Trade Resources Economy Sharemarket Fell After Stimulus Measures Might Be Scaled Back Sooner Than Expected

Sharemarket Fell After Stimulus Measures Might Be Scaled Back Sooner Than Expected

The sharemarket fell today, led by resources stocks after minutes of the Federal Reserve's December policy meeting sparked concern US stimulus measures might be scaled back sooner than expected.

The Fed minutes, released Thursday, showed disagreement among members as to the best time to halt the central bank's efforts to revive the world's biggest economy. The record left little indication of which course the Fed would choose, and showed some members expressing uncertainty over the benefits of ongoing bond purchases.

The benchmark S&P/ASX 200 closed down 0.4 per cent at 4723.8 after hitting an intraday low of 4716.8. Trading volume worth $2.6 billion was light compared with the 2012 daily average of $4.1 billion.

The Australian benchmark index still managed to record its seventh straight weekly advance, as investors anticipated the last-minute deal struck earlier this week to avert the so-called "fiscal cliff" which had been threatening to tip the US economy into recession.

BHP Billiton, Rio Tinto and Fortescue Metals fell 0.6 per cent to 3.6 per cent on today, even after a 3.4 per cent rise in the spot price of iron ore to a 15-month high.

"Fed minutes should not have surprised the market," Christopher Macdonald, an investment adviser at RBS Morgans, said. "But when you see iron-ore miners fall despite another strong rise in iron-ore prices, it says we've had such a cracking run that maybe people are wondering whether this is sustainable."

Mr. Macdonald said profit-taking was also evident in some of 2012's strongest performers - CSL and Crown, which fell 1.6 per cent and 1.3 per cent respectively. Financials, consumer staples and utilities lent support to the index, however, with Westpac, ANZ, Coca-Cola Amatil and AGL Energy rising 0.2 per cent to 0.7 per cent.

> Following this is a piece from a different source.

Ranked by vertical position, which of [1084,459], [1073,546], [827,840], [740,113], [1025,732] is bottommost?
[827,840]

"December was when the Fed announced an aggressive expansion of quantitative easing," said Stephen Halmarick, head of investment-markets research at Colonial First State Global Asset Management. "Now, the minutes say a few Fed members thought they should wind that back toward the end of 2013."

He added that a few dissenting voices on the stimulus exit strategy would carry less weight, in the end, than Federal Reserve Chairman Ben Bernanke and his supporters on the dovish side of the debate.

Still, Mr Halmarick said the S&P/ASX 200 had a rough ride ahead, in spite of the fiscal-cliff compromise, which postponed massive spending cuts and lifted taxes only on the country's wealthiest.

Since reaching the deal, which some economists said helped avert the immediate risk of a recession, the focus among investors has shifted to another potentially damaging, and related, political row between ruling Democrats and opposition Republicans concerning how to deal with nation's $US16.4 trillion debt ceiling.

"Delaying some of the U.S. fiscal cliff was good, but I don't think we can assume we are through the worst of the US political process," Mr Halmarick said. "Spending cuts were only delayed for two months, and the US still has to renegotiate the debt ceiling. Those discussions will be very acrimonious."

The upcoming domestic earnings season also remained a potential hurdle for the domestic equity market since the sharemarket's 15 per cent rise last year was accompanied by a significant expansion in forward price-to-earnings ratios, or the price of stocks relative to forecast earnings per share.

"The Aussie economy was obviously slowing down in the second half of 2012, so you'd have to imagine that will be reflected in the profit reporting season," Mr Halmarick said.

Others said the 2013 outlook was mostly positive as China's economy recovered and falling domestic interest rates boosted the attractiveness of shares.

"There's still another $70 billion of private money that was taken out of the market in Australia that hasn't returned," RBS Morgans' Mr Macdonald said. "Falling interest rates are forcing retail investors to move back into equities."

The market was meanwhile awaiting the release of US non-farm payrolls data, due out later today in the US. Forecasts for non-farm payrolls crept up from a recent consensus of 150,000, after private-sector jobs data beat expectations overnight.